Изменить стиль страницы

Действительно, получи я в то время ответ на свои сомнения, ответ самый авторитетный, убедительный и, быть может, облеченный в самую воспитательную, педагогическую форму, это могло стать для меня катастрофой. Как и на чем я удержался — до сих пор не знаю. Состояние временами было близкое к нервной горячке. Как объяснить тому, кто не пережил ничего подобного, этот мучительный и страшный (без громких слов, мучительный и страшный) перелом, растянувшийся в моей жизни (трудно поверить) на несколько лет и отложивший мутный, болезненный осадок на всю, может быть, жизнь?

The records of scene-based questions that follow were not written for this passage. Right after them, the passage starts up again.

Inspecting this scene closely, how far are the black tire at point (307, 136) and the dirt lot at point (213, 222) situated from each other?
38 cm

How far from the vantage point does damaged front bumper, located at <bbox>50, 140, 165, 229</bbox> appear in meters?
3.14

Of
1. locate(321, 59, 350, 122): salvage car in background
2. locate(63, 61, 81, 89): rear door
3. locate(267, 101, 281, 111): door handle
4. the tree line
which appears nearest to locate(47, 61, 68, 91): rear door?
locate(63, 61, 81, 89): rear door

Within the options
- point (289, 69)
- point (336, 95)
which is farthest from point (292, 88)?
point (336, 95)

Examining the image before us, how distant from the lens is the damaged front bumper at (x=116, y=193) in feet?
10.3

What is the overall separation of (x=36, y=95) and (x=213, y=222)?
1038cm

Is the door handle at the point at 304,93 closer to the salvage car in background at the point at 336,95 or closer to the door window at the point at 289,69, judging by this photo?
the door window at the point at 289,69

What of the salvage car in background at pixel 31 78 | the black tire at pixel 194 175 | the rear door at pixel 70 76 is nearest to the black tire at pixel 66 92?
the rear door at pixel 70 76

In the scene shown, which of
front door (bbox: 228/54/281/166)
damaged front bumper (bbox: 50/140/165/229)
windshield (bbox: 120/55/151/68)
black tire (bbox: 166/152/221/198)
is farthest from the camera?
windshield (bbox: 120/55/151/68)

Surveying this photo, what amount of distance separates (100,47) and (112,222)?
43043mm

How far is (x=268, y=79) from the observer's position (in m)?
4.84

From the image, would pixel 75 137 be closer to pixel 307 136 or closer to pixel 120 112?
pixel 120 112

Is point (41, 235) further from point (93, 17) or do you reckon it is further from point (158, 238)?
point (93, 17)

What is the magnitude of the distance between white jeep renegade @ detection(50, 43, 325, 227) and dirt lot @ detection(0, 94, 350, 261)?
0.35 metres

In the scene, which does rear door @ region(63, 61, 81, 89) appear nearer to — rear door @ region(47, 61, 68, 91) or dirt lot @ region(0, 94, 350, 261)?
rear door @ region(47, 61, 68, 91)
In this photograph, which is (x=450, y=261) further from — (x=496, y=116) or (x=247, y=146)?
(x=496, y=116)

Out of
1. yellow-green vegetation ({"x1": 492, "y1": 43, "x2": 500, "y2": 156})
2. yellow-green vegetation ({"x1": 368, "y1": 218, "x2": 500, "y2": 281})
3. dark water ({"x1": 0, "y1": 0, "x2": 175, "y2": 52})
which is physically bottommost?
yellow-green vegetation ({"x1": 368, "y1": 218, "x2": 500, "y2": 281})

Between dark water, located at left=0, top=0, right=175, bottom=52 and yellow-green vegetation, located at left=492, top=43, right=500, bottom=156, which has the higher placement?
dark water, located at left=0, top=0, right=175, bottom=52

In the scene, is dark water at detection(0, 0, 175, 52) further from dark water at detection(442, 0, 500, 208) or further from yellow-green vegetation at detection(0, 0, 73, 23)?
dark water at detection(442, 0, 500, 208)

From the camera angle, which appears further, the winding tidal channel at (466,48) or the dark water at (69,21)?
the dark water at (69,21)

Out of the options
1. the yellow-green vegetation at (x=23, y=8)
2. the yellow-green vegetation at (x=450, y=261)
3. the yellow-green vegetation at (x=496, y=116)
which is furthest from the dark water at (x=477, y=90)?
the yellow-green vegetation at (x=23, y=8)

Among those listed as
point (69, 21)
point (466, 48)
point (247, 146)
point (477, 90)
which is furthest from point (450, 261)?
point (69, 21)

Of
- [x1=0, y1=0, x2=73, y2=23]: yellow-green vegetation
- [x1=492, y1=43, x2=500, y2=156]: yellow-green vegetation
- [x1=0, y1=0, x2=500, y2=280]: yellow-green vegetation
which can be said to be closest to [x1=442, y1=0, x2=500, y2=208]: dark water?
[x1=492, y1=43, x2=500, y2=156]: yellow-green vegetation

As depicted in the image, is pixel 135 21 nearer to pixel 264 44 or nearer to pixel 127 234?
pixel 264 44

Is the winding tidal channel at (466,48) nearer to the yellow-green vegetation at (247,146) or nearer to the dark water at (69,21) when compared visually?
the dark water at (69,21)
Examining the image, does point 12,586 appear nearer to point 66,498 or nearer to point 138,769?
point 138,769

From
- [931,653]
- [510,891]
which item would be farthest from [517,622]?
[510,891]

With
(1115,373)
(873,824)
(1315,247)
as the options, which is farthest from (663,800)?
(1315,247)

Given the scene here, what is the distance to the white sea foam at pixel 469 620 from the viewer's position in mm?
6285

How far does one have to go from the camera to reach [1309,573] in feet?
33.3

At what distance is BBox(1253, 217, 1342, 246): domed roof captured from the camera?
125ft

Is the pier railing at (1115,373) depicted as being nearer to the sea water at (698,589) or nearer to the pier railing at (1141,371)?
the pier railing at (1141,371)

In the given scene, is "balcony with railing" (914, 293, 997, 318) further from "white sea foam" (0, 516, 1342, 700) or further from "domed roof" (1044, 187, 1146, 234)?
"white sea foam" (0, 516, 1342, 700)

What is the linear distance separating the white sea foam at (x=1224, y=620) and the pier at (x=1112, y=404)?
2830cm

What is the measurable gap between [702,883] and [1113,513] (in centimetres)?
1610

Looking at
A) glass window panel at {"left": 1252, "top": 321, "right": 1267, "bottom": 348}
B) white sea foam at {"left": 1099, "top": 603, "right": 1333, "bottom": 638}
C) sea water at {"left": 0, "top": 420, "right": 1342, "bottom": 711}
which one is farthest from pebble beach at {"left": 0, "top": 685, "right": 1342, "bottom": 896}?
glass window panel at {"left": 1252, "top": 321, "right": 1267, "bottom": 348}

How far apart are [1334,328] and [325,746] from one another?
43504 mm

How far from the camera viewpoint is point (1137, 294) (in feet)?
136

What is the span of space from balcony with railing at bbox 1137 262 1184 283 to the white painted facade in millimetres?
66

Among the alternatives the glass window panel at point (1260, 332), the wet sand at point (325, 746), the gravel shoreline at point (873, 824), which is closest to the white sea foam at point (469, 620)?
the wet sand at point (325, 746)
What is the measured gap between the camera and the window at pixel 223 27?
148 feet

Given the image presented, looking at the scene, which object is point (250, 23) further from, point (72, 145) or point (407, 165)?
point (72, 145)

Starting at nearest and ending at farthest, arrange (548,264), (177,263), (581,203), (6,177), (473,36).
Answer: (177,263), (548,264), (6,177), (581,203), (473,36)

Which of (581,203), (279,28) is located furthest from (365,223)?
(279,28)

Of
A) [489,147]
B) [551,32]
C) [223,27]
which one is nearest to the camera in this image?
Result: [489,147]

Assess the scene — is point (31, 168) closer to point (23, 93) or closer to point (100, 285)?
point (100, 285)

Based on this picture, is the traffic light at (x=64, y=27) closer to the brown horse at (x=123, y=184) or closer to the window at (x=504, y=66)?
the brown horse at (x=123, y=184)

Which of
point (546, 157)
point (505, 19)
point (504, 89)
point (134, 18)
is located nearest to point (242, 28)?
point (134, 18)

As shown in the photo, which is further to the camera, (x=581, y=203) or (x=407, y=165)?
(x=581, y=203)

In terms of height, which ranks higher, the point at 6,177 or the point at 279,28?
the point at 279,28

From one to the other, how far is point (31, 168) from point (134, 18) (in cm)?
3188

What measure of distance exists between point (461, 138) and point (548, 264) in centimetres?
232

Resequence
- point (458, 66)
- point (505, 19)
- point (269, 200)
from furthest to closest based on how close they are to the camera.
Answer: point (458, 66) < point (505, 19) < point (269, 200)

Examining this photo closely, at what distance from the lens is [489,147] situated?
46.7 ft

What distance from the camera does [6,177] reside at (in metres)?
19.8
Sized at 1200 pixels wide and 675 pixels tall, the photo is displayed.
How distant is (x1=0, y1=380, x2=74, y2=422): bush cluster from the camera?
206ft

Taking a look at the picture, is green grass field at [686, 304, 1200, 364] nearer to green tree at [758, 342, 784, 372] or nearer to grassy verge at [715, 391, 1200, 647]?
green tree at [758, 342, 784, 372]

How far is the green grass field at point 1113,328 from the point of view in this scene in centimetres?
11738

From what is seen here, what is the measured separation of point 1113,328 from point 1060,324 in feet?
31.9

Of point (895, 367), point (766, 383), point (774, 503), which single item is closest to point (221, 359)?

Между тем, так меня измучившая загадка в различных воплощениях, ежедневно, являлась почти под самыми окнами. Я уже говорил, что, наряду с церквами, ампирными домиками и богатым историческим прошлым, Торжок изобиловал также и купальщицами. Библейская простота нравов и русалочьи взвизгивания этих наяд, быть может, отчасти объяснялись и полубессознательной необходимостью привлечь чье-то мужское внимание. По дореволюционной переписи населения, среди семи тысяч жителей Торжка женщин оказалось на целую тысячу с лишним больше, чем мужчин. Причиной этому были вовсе не капризы рождаемости, а отхожие промыслы, ежегодно уводившие из тихого городка извозчиков, тряпичников, каменщиков, сапожников, а также мужскую молодежь, которая, окончив городское реальное, устремлялась в столицы для поступления в университет и другие высшие учебные заведения. За годы войны и революции это несоответствие, ставшее повсеместным, конечно, и в Торжке резко усилилось. Еще дымились фронты гражданской войны. Имена Колчака, Деникина, Юденича, а чуть позже Врангеля не сразу покидали страницы газет и страницы истории. Все это и было, наверное, одной из главных причин, почему я вспоминаю именно купальщиц, а не купальщиков. Другой причиной, несомненно, является то, что меня-то, разумеется, интересовали именно первые. К сожалению моему, мостки, с которых предпочитали полоскать белье и купаться жительницы набережных, были устроены не под самыми нашими окнами, где к тому же речное дно устилала крупная галька, а несколько дальше, у перевоза, где дно было мягче, поэтому производить обстоятельные наблюдения мне удавалось редко.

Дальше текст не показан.